+++ PASSAGE +++
Don't forget that ATI is also revamping the shader core to some extent: at a minimum a jump from SM 2.0 and FP24 to SM 3.0 and FP32. There may pretty significant efficiency gains in general vs. the R3xx/R4xx core. In other words, given the same number of "pipelines"...clock of clock, R5xx may be significantly faster wrt shading than R3xx/R4xx.

We'll just have to wait and see.
 
John Reynolds said:
Would the next person who is in the same room as Dave punch him in the arm or chest for me? TIA!

Should be me I think, and gladly. A slap with the thick end of a 5800 Ultra should do it :LOL:
 
Joe DeFuria said:
Don't forget that ATI is also revamping the shader core to some extent: at a minimum a jump from SM 2.0 and FP24 to SM 3.0 and FP32. There may pretty significant efficiency gains in general vs. the R3xx/R4xx core.

It might well be wrong to assume so. For starters it takes almost twice the silicon budget to move up from FP24 to FP32 and then they still have to use silicon for non-trivial SM 3.0 features like dynamic branching. Which, I might add, ATI in the past promised to be more useful than nVidias first attemps at it. On top of this I'm pretty certain the R4xx has very high efficiency after the tweaks to the already awesome R300.
+++ MATERIAL PROVIDED +++
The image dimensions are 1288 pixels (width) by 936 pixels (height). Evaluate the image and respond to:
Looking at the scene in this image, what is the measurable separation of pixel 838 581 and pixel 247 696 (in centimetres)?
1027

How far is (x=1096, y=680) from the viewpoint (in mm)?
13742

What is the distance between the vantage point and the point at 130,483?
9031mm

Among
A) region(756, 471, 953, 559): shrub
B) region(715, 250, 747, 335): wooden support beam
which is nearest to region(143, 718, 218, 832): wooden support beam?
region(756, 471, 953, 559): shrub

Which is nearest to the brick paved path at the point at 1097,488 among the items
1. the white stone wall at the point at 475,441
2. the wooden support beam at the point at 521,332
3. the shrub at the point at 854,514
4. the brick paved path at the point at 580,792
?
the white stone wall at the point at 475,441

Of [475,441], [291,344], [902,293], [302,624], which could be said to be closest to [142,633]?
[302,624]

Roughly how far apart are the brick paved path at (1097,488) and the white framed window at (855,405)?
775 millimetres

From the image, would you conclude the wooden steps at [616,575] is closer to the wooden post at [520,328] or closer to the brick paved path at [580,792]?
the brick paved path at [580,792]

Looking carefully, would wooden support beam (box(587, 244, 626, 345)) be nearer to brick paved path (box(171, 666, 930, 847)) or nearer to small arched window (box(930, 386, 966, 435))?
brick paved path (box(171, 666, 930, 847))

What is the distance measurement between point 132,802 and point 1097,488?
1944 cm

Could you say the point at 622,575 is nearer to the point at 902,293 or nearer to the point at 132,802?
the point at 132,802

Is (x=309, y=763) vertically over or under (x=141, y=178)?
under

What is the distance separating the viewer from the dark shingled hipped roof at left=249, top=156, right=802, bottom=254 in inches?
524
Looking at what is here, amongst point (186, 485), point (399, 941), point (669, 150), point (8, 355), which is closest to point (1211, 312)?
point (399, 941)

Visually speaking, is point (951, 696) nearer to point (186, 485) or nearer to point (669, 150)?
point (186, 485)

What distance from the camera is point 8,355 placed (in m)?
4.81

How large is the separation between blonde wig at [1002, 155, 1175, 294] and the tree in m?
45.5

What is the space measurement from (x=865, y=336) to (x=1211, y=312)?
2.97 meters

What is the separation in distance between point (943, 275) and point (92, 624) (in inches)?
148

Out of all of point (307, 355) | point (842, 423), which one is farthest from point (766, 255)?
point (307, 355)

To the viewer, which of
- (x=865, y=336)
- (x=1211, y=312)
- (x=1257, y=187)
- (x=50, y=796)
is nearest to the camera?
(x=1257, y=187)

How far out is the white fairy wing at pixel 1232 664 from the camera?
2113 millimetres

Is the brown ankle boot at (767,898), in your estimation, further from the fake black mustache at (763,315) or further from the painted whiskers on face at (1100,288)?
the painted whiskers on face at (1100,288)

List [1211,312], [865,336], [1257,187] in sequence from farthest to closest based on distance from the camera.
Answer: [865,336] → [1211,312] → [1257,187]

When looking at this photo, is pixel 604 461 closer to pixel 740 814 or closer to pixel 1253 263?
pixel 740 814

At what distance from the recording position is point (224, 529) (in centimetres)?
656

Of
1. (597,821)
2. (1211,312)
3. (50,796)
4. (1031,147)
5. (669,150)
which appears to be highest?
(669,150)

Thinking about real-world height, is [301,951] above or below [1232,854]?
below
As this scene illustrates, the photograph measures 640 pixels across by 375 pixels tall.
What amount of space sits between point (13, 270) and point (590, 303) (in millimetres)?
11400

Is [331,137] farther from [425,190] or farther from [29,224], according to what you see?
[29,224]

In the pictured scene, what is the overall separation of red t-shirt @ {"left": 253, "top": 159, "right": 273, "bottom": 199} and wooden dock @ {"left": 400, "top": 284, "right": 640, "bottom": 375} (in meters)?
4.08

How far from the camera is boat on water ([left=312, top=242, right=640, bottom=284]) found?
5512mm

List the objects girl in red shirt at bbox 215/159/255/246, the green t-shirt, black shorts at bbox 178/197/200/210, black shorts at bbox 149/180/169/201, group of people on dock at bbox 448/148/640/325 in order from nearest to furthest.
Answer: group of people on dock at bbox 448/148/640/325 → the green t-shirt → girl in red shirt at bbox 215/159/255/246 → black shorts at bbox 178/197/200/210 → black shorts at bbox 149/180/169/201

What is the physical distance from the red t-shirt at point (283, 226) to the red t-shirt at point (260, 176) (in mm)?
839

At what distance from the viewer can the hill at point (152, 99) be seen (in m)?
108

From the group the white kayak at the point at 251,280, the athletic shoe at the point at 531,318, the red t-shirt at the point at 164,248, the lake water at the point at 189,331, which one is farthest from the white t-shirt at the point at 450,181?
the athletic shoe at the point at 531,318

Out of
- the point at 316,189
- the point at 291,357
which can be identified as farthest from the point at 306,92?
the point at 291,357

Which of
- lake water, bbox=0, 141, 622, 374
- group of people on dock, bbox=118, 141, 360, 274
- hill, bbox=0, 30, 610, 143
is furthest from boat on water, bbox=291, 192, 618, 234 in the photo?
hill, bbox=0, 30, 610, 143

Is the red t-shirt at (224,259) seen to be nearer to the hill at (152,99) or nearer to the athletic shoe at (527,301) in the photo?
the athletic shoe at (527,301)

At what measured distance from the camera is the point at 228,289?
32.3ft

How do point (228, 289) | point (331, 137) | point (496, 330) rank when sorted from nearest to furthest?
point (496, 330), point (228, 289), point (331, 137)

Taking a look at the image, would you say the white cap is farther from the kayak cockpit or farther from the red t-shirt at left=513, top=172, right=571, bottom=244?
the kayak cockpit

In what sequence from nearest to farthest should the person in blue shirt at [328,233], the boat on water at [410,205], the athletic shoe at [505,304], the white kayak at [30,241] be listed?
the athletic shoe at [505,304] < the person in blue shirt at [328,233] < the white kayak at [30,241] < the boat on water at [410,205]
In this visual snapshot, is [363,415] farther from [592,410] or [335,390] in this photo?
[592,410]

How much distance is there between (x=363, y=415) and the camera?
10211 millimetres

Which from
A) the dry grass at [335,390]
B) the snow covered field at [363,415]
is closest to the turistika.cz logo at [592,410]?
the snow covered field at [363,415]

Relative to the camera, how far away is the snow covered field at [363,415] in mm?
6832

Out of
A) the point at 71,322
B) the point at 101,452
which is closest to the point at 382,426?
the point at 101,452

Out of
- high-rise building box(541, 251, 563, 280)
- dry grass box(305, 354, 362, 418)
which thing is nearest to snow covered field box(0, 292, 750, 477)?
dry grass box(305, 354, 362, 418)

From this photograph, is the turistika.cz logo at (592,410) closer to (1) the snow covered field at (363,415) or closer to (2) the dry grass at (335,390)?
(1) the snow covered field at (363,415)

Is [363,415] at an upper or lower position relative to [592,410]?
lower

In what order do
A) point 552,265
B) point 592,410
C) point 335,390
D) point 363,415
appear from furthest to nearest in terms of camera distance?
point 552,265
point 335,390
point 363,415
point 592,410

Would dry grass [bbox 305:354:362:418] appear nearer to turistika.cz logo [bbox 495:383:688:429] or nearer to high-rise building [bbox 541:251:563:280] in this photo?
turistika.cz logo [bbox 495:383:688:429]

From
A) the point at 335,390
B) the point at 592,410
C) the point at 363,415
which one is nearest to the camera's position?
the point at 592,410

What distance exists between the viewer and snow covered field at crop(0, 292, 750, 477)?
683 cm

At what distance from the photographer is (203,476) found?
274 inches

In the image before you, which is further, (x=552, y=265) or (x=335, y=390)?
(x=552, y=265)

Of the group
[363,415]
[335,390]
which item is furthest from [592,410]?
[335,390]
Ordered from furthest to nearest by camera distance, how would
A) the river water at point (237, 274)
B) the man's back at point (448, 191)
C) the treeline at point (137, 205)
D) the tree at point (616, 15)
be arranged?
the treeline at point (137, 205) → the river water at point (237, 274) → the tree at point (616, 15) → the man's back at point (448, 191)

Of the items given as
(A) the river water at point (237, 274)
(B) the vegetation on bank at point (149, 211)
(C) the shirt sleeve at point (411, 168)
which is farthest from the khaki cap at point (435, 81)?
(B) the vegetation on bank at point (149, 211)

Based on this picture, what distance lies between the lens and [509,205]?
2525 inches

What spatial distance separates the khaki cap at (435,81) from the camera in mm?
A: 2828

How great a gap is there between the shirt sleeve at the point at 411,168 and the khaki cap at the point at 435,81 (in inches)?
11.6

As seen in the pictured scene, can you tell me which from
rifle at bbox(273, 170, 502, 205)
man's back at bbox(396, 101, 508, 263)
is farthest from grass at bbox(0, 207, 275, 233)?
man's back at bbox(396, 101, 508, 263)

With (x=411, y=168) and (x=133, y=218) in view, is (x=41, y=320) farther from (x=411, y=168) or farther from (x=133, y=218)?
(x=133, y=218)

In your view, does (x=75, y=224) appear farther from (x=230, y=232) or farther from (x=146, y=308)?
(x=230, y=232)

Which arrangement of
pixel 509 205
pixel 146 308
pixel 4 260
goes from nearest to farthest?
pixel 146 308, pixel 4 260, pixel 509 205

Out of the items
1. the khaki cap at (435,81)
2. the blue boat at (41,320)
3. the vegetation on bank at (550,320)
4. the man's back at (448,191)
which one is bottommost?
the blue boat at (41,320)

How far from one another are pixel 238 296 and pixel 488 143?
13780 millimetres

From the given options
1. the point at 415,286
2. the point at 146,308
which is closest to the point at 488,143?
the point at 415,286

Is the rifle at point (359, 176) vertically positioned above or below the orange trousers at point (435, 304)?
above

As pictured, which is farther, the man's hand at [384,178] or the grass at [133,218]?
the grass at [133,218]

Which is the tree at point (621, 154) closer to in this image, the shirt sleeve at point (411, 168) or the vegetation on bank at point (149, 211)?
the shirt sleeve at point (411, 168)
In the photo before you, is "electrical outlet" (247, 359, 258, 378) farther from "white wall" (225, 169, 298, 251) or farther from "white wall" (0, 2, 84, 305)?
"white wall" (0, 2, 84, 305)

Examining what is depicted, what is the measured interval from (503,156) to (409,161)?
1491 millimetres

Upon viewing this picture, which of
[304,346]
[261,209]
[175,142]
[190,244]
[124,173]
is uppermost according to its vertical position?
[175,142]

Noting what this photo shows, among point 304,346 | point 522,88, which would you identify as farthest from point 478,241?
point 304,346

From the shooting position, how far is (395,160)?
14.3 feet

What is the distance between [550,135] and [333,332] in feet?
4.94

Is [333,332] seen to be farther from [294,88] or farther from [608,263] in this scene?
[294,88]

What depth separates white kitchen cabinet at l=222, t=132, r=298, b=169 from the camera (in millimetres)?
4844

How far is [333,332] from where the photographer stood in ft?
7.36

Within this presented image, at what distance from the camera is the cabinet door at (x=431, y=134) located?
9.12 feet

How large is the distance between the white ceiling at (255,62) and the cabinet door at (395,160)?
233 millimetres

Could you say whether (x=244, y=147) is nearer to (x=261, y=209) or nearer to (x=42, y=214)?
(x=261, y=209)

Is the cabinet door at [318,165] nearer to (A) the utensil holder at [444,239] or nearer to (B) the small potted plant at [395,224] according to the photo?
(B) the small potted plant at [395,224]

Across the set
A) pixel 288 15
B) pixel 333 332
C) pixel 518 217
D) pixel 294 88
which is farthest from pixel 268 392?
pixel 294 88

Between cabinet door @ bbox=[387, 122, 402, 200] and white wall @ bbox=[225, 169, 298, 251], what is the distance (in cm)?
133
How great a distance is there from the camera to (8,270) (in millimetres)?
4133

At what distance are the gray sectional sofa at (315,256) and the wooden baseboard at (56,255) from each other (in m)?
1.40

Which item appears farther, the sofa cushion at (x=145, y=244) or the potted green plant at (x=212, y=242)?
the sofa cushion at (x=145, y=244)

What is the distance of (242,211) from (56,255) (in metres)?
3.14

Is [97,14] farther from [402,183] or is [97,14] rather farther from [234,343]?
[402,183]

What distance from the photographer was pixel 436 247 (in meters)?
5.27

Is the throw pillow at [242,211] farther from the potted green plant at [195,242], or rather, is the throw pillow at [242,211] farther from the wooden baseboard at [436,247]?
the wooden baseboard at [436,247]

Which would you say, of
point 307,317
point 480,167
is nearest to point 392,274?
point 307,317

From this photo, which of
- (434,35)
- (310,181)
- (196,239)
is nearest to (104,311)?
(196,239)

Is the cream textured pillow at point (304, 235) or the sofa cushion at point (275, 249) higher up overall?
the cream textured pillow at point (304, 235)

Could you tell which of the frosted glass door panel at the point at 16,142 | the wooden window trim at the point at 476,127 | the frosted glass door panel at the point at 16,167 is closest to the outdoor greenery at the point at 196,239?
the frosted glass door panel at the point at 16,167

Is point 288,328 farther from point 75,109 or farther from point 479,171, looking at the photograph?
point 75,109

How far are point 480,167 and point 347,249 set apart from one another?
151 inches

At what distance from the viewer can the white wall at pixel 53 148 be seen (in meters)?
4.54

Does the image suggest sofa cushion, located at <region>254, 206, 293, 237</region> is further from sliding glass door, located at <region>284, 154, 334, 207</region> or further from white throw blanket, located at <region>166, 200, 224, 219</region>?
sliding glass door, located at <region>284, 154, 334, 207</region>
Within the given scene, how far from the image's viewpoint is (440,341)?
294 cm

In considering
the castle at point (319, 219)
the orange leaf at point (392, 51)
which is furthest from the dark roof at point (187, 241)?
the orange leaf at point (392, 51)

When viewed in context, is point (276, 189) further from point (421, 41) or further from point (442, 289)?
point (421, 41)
+++
### [TASK INSTRUCTIONS]
- a) Could you reproduce the forum discussion about ATI's shader core in full, word for word?
- b) Can you rewrite the stretch of the records from the line containing "As seen in the" through the line containing "pixel 146 308, pixel 4 260, pixel 509 205", swapping "farther" for "further", changing nothing else, and giving only those lines?

### [RESULTS FOR EACH TASK]
- a)
Don't forget that ATI is also revamping the shader core to some extent: at a minimum a jump from SM 2.0 and FP24 to SM 3.0 and FP32. There may pretty significant efficiency gains in general vs. the R3xx/R4xx core. In other words, given the same number of "pipelines"...clock of clock, R5xx may be significantly faster wrt shading than R3xx/R4xx.

We'll just have to wait and see.
 
John Reynolds said:
Would the next person who is in the same room as Dave punch him in the arm or chest for me? TIA!

Should be me I think, and gladly. A slap with the thick end of a 5800 Ultra should do it :LOL:
 
Joe DeFuria said:
Don't forget that ATI is also revamping the shader core to some extent: at a minimum a jump from SM 2.0 and FP24 to SM 3.0 and FP32. There may pretty significant efficiency gains in general vs. the R3xx/R4xx core.

It might well be wrong to assume so. For starters it takes almost twice the silicon budget to move up from FP24 to FP32 and then they still have to use silicon for non-trivial SM 3.0 features like dynamic branching. Which, I might add, ATI in the past promised to be more useful than nVidias first attemps at it. On top of this I'm pretty certain the R4xx has very high efficiency after the tweaks to the already awesome R300.

- b)
As seen in the pictured scene, can you tell me which from
rifle at bbox(273, 170, 502, 205)
man's back at bbox(396, 101, 508, 263)
is farthest from grass at bbox(0, 207, 275, 233)?
man's back at bbox(396, 101, 508, 263)

With (x=411, y=168) and (x=133, y=218) in view, is (x=41, y=320) further from (x=411, y=168) or further from (x=133, y=218)?
(x=133, y=218)

In your view, does (x=75, y=224) appear further from (x=230, y=232) or further from (x=146, y=308)?
(x=230, y=232)

Which arrangement of
pixel 509 205
pixel 146 308
pixel 4 260
goes from nearest to farthest?
pixel 146 308, pixel 4 260, pixel 509 205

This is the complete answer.